Basically when the actual work done for write is much more than the logical work required. For example, postgres creates new row even for every update/delete (for versioning). Now this new row with new tupleId must be updated in all existing index on this table. This is somewhat optimized by updating the index of columns whose value had been changes and rest of untouched column index can be updated in background. Those old rows will now also point to this latest version known as heap only tuple (HOT), because these version must be present in same page which is managed by using fill factor configuration. Then you’ve WAL writes to achieve durability. All these amplification happens at database level where the database system is responsible.

SSDs Disks/Storage also causes write amplifications. SSDs uses charge entrapment where electrons are trapped in different levels on a atom. The way these electrons are trapped can be used as a way to store information in them and this configuration of electrons isn’t lost even in absence of electricity. These cells are then arranged into rows which are then arranged into pages and pages into blocks. For Database Systems, we just need to be aware of page and block level.

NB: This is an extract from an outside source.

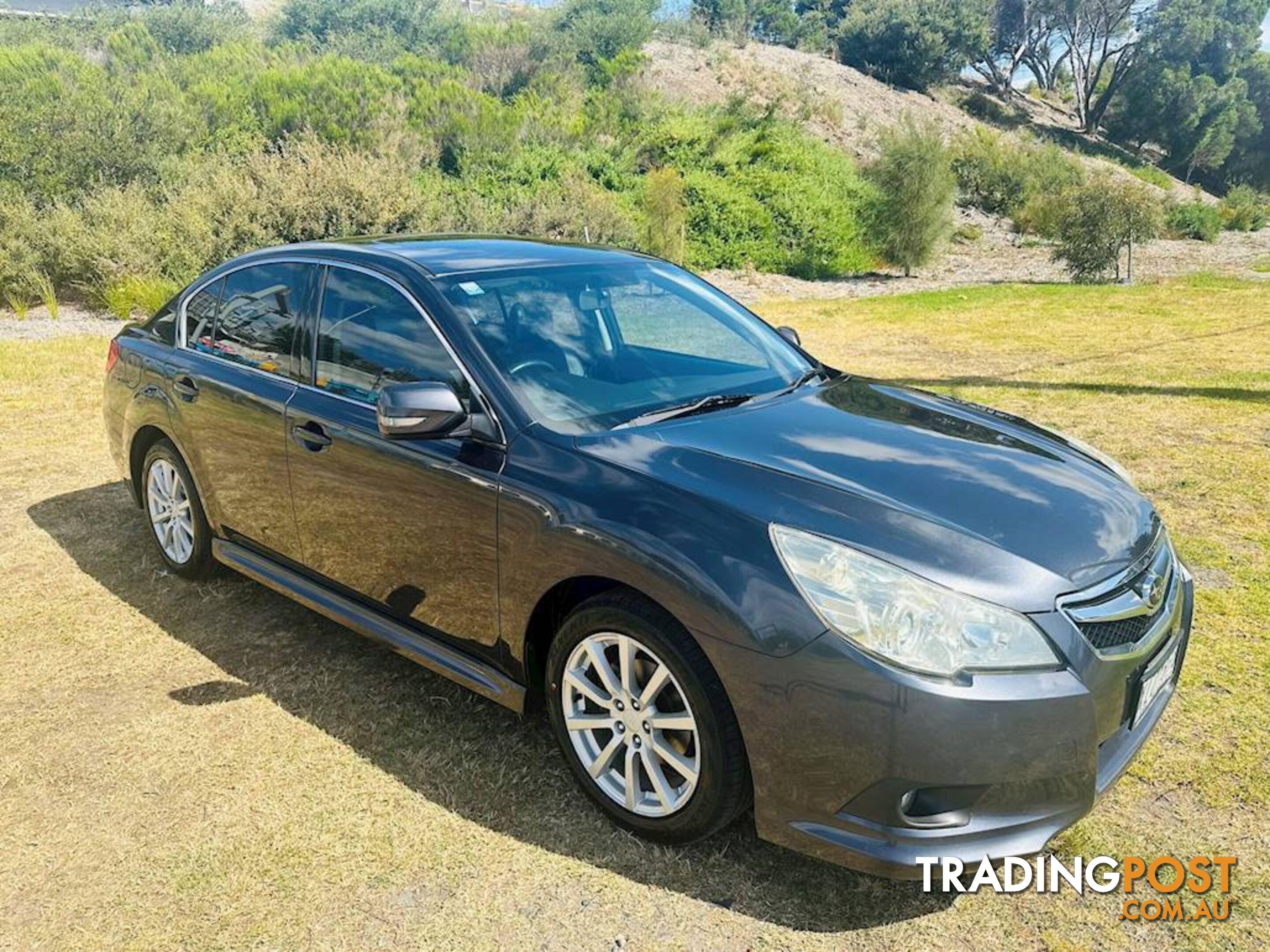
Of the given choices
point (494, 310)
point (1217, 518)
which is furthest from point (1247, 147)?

Writes to disk are on page level, and for SSDs you can simply write data to new pages easily.
When you want to update the data on a already existing page, you’ll write the data to a new page and mark the existing page as stale.
Finally, you can’t clean single pages in SSDs, you’ve to clean the whole block to free up space.

To clean up blocks with both stale and active pages, SSDs have a garbage collection program which moves active data to new block and then clean the block to free up storage. All these processes due to update requires additional work in SSDs causing write amplification.